Enterprise Products Partners (uses K-1 tax form) (EPD): Ultra SWAN dividend champion.
Procter & Gamble (PG): Ultra SWAN dividend king.
Parker-Hannifin (PH): Ultra SWAN dividend king.
Nike (NKE): Ultra SWAN.
The bottom line is that all companies have risks, and O is average at managing theirs, according to S&P.
How We Monitor Realty's Risk Profile
18 analysts.
Two credit rating agencies.
20 experts who collectively know this business better than anyone other than management.
"When the facts change, I change my mind. What do you do, sir?"
- John Maynard Keynes
There are no sacred cows, wherever the fundamentals lead, we always follow. That's the essence of disciplined financial science, the math behind retiring rich and staying rich in retirement.
Bottom Line: Wall Street Is Dead Wrong About Realty, So Buy It Today, And You Won't Regret It
Realty Income is currently trading at the best valuation since the Pandemic.
It offers a 225% total return potential over the next decade and boasts the safest and most attractive 5.5% monthly yield on Wall Street.
Right now, fears about high-interest rates have Realty beaten down, but those fears are overblown.
Realty has survived 20% interest rates and has maintained a tight and consistent investment spread since 1969.
This is a management team and corporate culture that knows how to do triple-net-lease right and safely.
You might not think Realty is a rich retirement dream stock, not with its boring business and slow but steady growth rate.
And slow but steady 4% growth is how Realty can turn $1 today into $9,747, adjusted for inflation, 127 years from now.

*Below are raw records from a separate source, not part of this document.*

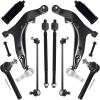 imageAUQDD 10Pc Front End Suspension Kit Fit For 20042009 Nissan Quest 2 Lower Control Arm wBall Joint 2 Sway Bar Link 4 Outer ampamp Inner Tie Rod End  K620560 K620561 K80255 K80256 EV800227 ES800404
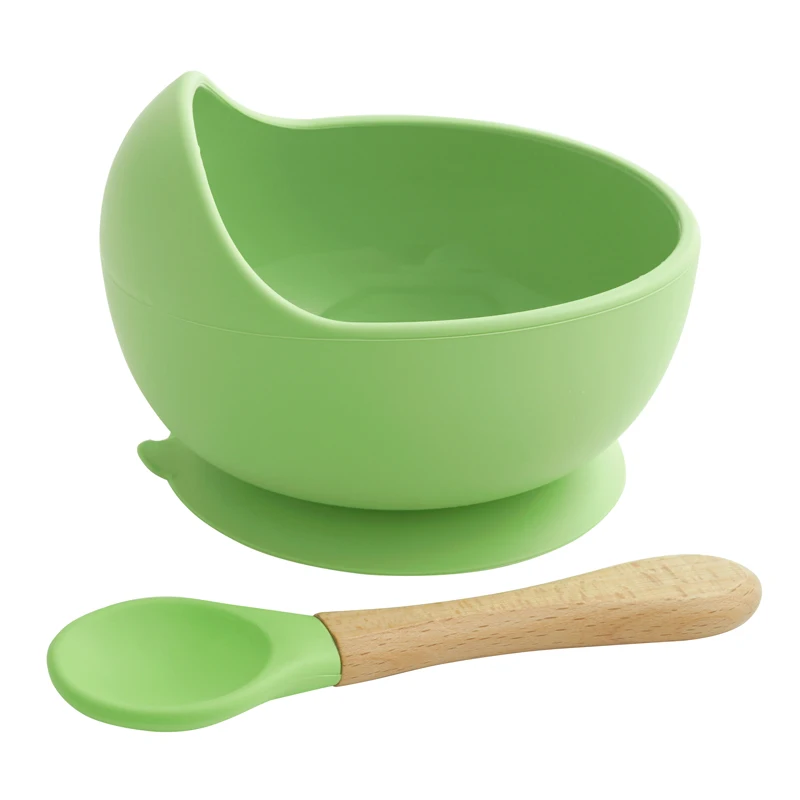 25 Colors High Quality Children's Tableware Feeding Solid Food Bowl Spoon Set Of Dishes Plates For Food Baby Stuff 2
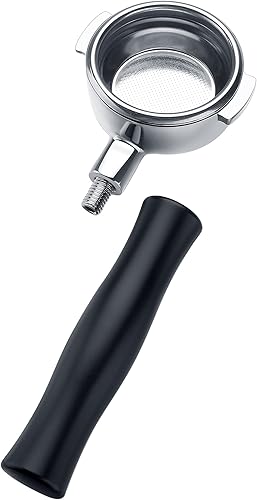 Miniatura 97 de Normcore Portafiltro sin fondo desnudo de 2.008 in, 3 orejas, se adapta a Delonghi Dedica EC680 y EC685, y máquinas de café SMEG y EUPA con mango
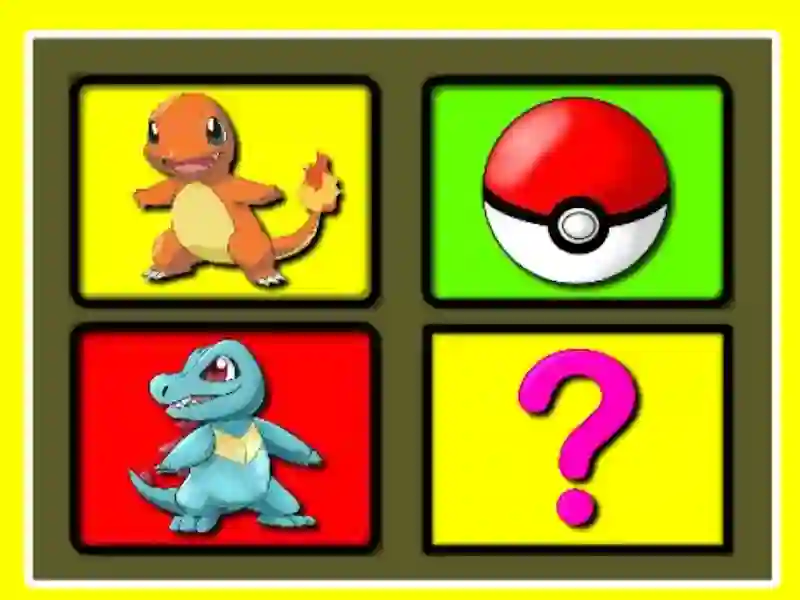 Pokemon Memory Time — free online game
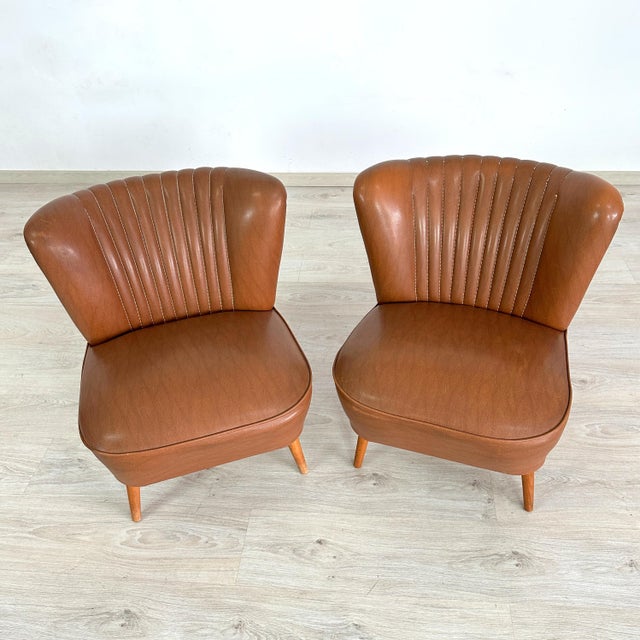 Mid-Century Modern German Cocktail Chairs, a Pair For Sale - Image 3 of 9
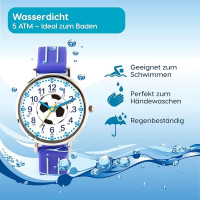 Навчальний аналоговий наручний годинник Kiddus KI10323 для дітей (my-18119)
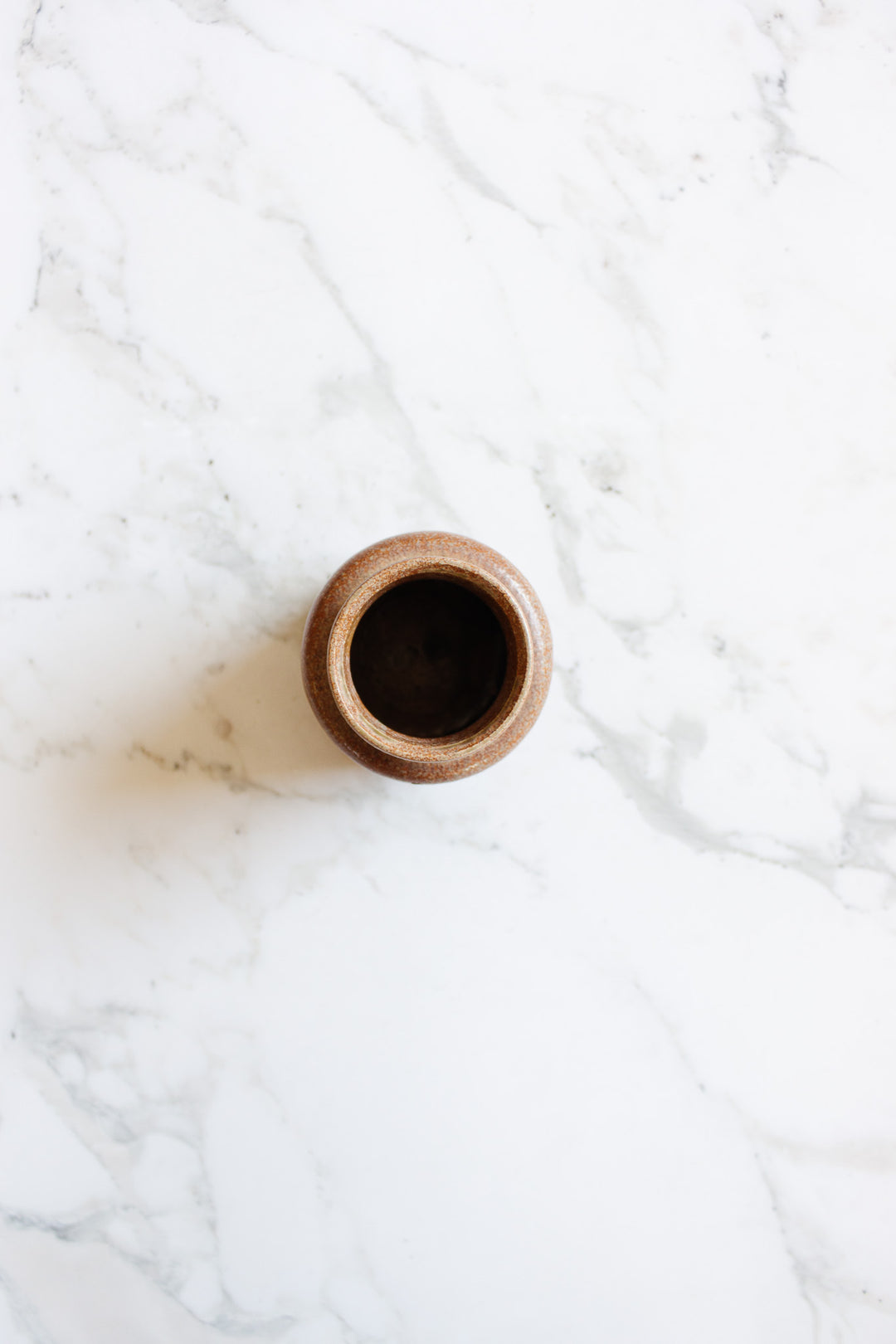 vintage french brown stoneware mustard jar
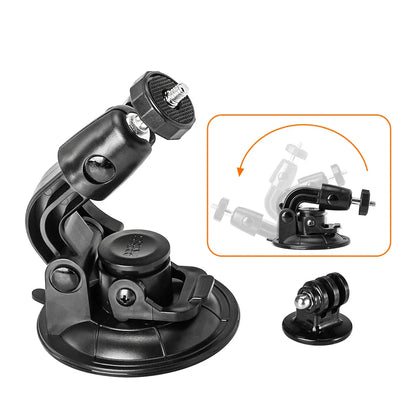 Suction Cup Mount for GoPro Hero 3-13 & Max – Compatible with DJI Osmo 3-5 & Insta360 X3/X4 Accessories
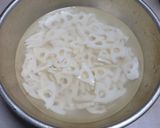 レンコンきんぴら作り方1写真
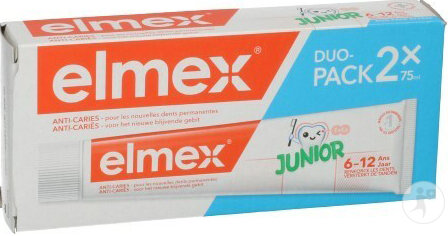 Elmex Junior Anti-Caries Dentifrice Enfant 6-12 Ans Duopack 2x75ml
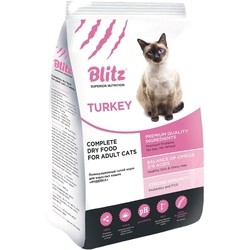Корм для кошек Blitz Adult Turkey 10 kg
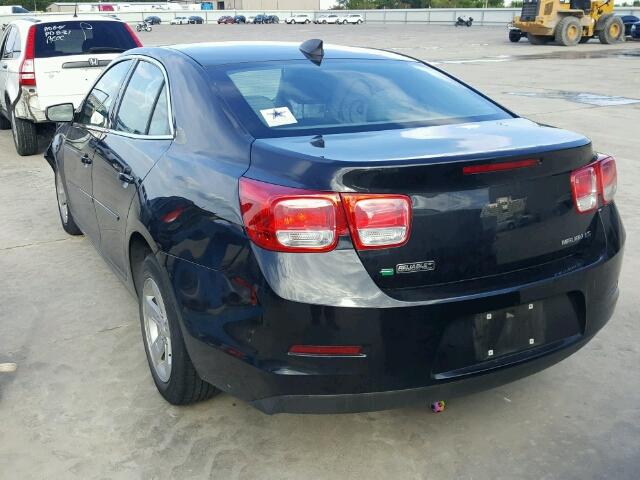 1G11B5SL1FF137952 - 2015 CHEVROLET MALIBU LS შავი ფოტო 3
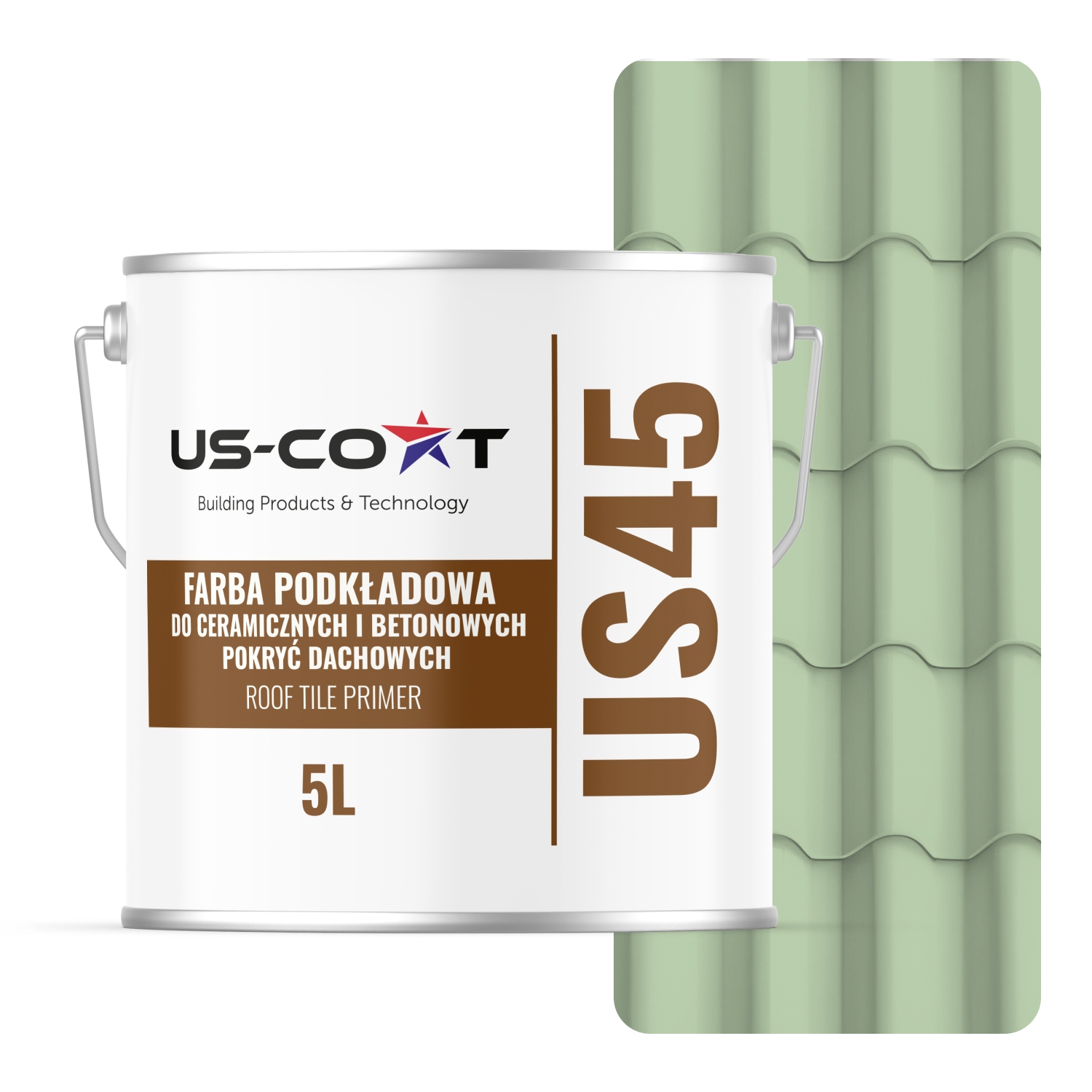 Podkladová Farba Na Strechu Keramická 5L 35m² Zelená Pastelová RAL6019 Mat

and be potentially paying $438 per year in dividends, also adjusted for inflation
Realty is a very strong buy today for your retirement portfolio.
And a potential rich retirement dream stock for your kids, grandkids, and great grandchildren.
This is how you build multi-generational wealth with low risk, high yield, and the kind of monthly income dependability financial dreams are made of.
I just bought more shares in Realty Income before publishing this article, and rest assured, I sleep well at night.
In addition, I'm loading up the truck for my kids and grandson (Asher) who will one day be the beneficiary of repeatable sources of income so they can (like me) live the Great American Dream.
As someone who has considerable experience in the net lease sector (over $1 Billion in deals) I consider Realty Income one of the best buying opportunities in my investing career.
Note: Brad Thomas is a Wall Street writer, which means he's not always right with his predictions or recommendations. Since that also applies to his grammar, please excuse any typos you may find. Also, this article is free: Written and distributed only to assist in research while providing a forum for second-level thinking.